According to the contract excerpt, what do Collection Reports detail for a specific period? List every item it names.

GIVEN TEXT >>
· · · · · · ·
Collection Reports (herein so called) shall be sent to Seller detailing for a
specific period Receivables collected or charged back and other accounts
receivable collected, other debits and credits called for in this Agreement,
Discounts charged, rebate of Discounts and, in general, the balance of any
amounts owed to or from Seller. Seller is aware that such balance is reported in
the column titled "Reserve Refund" of each Collection Report and the Reserve
Refund has no meaning other than it serves as the title for such column. By
similar means, Reserve Account Reports (herein so called) may be sent to Seller
(at the discretion of Purchaser) accounting for the balance owing to or from
Seller as derived from all debits and credits made in connection with this
Agreement.

         SECTION 21. RESOLUTION OF DISPUTES; NO ASSUMPTION OF LIABILITY BY
PURCHASER.

         Seller shall immediately notify Purchaser of the assertion by any
account debtor of any Dispute. Seller shall settle, at its own expense, all
Disputes, subject to Purchaser's approval, but Purchaser shall have the right,
in its discretion, to settle any Dispute directly with the account debtor
involved upon such terms as Purchaser may deem advisable and at Seller's expense
without waiving Purchaser's right to Charge back any Receivable or to declare a
Default.
· · · · · · ·
RECORD SET >>
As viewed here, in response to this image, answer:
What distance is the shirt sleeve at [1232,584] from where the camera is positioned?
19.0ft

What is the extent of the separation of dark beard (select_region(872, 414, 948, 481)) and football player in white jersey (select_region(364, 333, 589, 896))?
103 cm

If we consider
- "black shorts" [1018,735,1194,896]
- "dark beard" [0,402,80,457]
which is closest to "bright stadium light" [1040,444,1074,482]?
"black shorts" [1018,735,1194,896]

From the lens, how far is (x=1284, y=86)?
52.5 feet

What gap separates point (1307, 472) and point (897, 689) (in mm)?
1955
· · · · · · ·
PROBLEM SOLUTION >>
- Receivables collected or charged back
- Other accounts receivable collected
- Other debits and credits called for in the Agreement
- Discounts charged
- Rebate of Discounts
- The balance of any amounts owed to or from Seller